Every entry in the listing below is to be output unchanged.
*****
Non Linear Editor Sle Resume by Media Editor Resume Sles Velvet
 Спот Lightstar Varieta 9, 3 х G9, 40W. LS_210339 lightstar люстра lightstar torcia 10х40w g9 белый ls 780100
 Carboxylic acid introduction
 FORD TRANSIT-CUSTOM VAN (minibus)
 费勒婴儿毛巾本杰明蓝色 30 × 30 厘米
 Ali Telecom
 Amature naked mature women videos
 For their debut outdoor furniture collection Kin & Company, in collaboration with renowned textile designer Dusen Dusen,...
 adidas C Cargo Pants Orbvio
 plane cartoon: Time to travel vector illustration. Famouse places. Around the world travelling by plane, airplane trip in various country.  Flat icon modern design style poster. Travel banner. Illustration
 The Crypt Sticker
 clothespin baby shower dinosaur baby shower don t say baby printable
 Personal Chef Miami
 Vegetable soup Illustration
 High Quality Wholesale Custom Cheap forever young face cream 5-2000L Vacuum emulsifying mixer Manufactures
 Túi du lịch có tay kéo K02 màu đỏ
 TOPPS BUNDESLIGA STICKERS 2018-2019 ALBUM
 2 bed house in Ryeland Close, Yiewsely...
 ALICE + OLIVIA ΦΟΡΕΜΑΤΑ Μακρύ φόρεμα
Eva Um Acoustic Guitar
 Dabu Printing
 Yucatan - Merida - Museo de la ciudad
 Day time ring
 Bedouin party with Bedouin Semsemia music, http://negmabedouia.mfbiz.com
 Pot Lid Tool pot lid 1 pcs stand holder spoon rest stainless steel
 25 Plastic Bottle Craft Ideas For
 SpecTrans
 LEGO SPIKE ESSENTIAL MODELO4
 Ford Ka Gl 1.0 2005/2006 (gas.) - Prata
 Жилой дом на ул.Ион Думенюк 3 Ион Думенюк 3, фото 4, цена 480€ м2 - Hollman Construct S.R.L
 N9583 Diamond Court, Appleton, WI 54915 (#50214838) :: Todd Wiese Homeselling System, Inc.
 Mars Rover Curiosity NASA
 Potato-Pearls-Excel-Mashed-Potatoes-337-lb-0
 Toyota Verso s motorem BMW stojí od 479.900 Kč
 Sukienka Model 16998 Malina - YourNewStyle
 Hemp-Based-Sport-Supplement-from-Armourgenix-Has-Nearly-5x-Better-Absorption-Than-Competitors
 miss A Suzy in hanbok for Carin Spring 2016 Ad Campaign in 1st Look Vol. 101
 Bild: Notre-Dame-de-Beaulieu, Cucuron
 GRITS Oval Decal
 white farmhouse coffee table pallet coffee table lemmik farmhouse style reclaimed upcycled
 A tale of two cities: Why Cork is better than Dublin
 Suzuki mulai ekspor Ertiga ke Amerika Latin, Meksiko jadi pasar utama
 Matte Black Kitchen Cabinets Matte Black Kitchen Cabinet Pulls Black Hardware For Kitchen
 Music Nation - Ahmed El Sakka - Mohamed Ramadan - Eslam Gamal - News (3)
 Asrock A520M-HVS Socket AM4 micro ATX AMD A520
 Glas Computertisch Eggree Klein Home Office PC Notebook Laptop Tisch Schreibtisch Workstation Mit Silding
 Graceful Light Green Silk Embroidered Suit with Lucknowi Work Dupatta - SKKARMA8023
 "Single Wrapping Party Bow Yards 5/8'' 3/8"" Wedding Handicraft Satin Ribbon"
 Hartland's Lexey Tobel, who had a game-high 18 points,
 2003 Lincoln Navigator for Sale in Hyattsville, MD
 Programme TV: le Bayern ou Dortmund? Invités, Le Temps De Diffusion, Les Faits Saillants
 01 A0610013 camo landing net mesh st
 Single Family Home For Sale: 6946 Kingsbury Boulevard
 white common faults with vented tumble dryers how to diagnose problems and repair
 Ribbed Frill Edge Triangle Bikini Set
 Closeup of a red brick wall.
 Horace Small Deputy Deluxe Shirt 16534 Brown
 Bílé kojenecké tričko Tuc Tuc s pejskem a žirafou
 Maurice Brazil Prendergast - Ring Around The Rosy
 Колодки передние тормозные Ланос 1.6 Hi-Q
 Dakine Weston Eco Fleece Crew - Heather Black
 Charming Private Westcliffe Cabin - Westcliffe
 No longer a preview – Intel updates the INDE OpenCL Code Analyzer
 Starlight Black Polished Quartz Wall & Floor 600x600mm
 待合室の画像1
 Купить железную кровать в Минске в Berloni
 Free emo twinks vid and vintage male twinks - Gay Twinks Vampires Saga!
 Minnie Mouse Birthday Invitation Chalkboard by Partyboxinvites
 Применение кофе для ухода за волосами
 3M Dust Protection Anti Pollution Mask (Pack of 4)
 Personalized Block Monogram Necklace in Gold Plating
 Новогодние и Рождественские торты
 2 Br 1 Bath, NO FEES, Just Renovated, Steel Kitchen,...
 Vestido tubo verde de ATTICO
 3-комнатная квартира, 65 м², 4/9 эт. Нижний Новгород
*****
■ WRITTEN ANSWER:
Non Linear Editor Sle Resume by Media Editor Resume Sles Velvet
 Спот Lightstar Varieta 9, 3 х G9, 40W. LS_210339 lightstar люстра lightstar torcia 10х40w g9 белый ls 780100
 Carboxylic acid introduction
 FORD TRANSIT-CUSTOM VAN (minibus)
 费勒婴儿毛巾本杰明蓝色 30 × 30 厘米
 Ali Telecom
 Amature naked mature women videos
 For their debut outdoor furniture collection Kin & Company, in collaboration with renowned textile designer Dusen Dusen,...
 adidas C Cargo Pants Orbvio
 plane cartoon: Time to travel vector illustration. Famouse places. Around the world travelling by plane, airplane trip in various country.  Flat icon modern design style poster. Travel banner. Illustration
 The Crypt Sticker
 clothespin baby shower dinosaur baby shower don t say baby printable
 Personal Chef Miami
 Vegetable soup Illustration
 High Quality Wholesale Custom Cheap forever young face cream 5-2000L Vacuum emulsifying mixer Manufactures
 Túi du lịch có tay kéo K02 màu đỏ
 TOPPS BUNDESLIGA STICKERS 2018-2019 ALBUM
 2 bed house in Ryeland Close, Yiewsely...
 ALICE + OLIVIA ΦΟΡΕΜΑΤΑ Μακρύ φόρεμα
Eva Um Acoustic Guitar
 Dabu Printing
 Yucatan - Merida - Museo de la ciudad
 Day time ring
 Bedouin party with Bedouin Semsemia music, http://negmabedouia.mfbiz.com
 Pot Lid Tool pot lid 1 pcs stand holder spoon rest stainless steel
 25 Plastic Bottle Craft Ideas For
 SpecTrans
 LEGO SPIKE ESSENTIAL MODELO4
 Ford Ka Gl 1.0 2005/2006 (gas.) - Prata
 Жилой дом на ул.Ион Думенюк 3 Ион Думенюк 3, фото 4, цена 480€ м2 - Hollman Construct S.R.L
 N9583 Diamond Court, Appleton, WI 54915 (#50214838) :: Todd Wiese Homeselling System, Inc.
 Mars Rover Curiosity NASA
 Potato-Pearls-Excel-Mashed-Potatoes-337-lb-0
 Toyota Verso s motorem BMW stojí od 479.900 Kč
 Sukienka Model 16998 Malina - YourNewStyle
 Hemp-Based-Sport-Supplement-from-Armourgenix-Has-Nearly-5x-Better-Absorption-Than-Competitors
 miss A Suzy in hanbok for Carin Spring 2016 Ad Campaign in 1st Look Vol. 101
 Bild: Notre-Dame-de-Beaulieu, Cucuron
 GRITS Oval Decal
 white farmhouse coffee table pallet coffee table lemmik farmhouse style reclaimed upcycled
 A tale of two cities: Why Cork is better than Dublin
 Suzuki mulai ekspor Ertiga ke Amerika Latin, Meksiko jadi pasar utama
 Matte Black Kitchen Cabinets Matte Black Kitchen Cabinet Pulls Black Hardware For Kitchen
 Music Nation - Ahmed El Sakka - Mohamed Ramadan - Eslam Gamal - News (3)
 Asrock A520M-HVS Socket AM4 micro ATX AMD A520
 Glas Computertisch Eggree Klein Home Office PC Notebook Laptop Tisch Schreibtisch Workstation Mit Silding
 Graceful Light Green Silk Embroidered Suit with Lucknowi Work Dupatta - SKKARMA8023
 "Single Wrapping Party Bow Yards 5/8'' 3/8"" Wedding Handicraft Satin Ribbon"
 Hartland's Lexey Tobel, who had a game-high 18 points,
 2003 Lincoln Navigator for Sale in Hyattsville, MD
 Programme TV: le Bayern ou Dortmund? Invités, Le Temps De Diffusion, Les Faits Saillants
 01 A0610013 camo landing net mesh st
 Single Family Home For Sale: 6946 Kingsbury Boulevard
 white common faults with vented tumble dryers how to diagnose problems and repair
 Ribbed Frill Edge Triangle Bikini Set
 Closeup of a red brick wall.
 Horace Small Deputy Deluxe Shirt 16534 Brown
 Bílé kojenecké tričko Tuc Tuc s pejskem a žirafou
 Maurice Brazil Prendergast - Ring Around The Rosy
 Колодки передние тормозные Ланос 1.6 Hi-Q
 Dakine Weston Eco Fleece Crew - Heather Black
 Charming Private Westcliffe Cabin - Westcliffe
 No longer a preview – Intel updates the INDE OpenCL Code Analyzer
 Starlight Black Polished Quartz Wall & Floor 600x600mm
 待合室の画像1
 Купить железную кровать в Минске в Berloni
 Free emo twinks vid and vintage male twinks - Gay Twinks Vampires Saga!
 Minnie Mouse Birthday Invitation Chalkboard by Partyboxinvites
 Применение кофе для ухода за волосами
 3M Dust Protection Anti Pollution Mask (Pack of 4)
 Personalized Block Monogram Necklace in Gold Plating
 Новогодние и Рождественские торты
 2 Br 1 Bath, NO FEES, Just Renovated, Steel Kitchen,...
 Vestido tubo verde de ATTICO
 3-комнатная квартира, 65 м², 4/9 эт. Нижний Новгород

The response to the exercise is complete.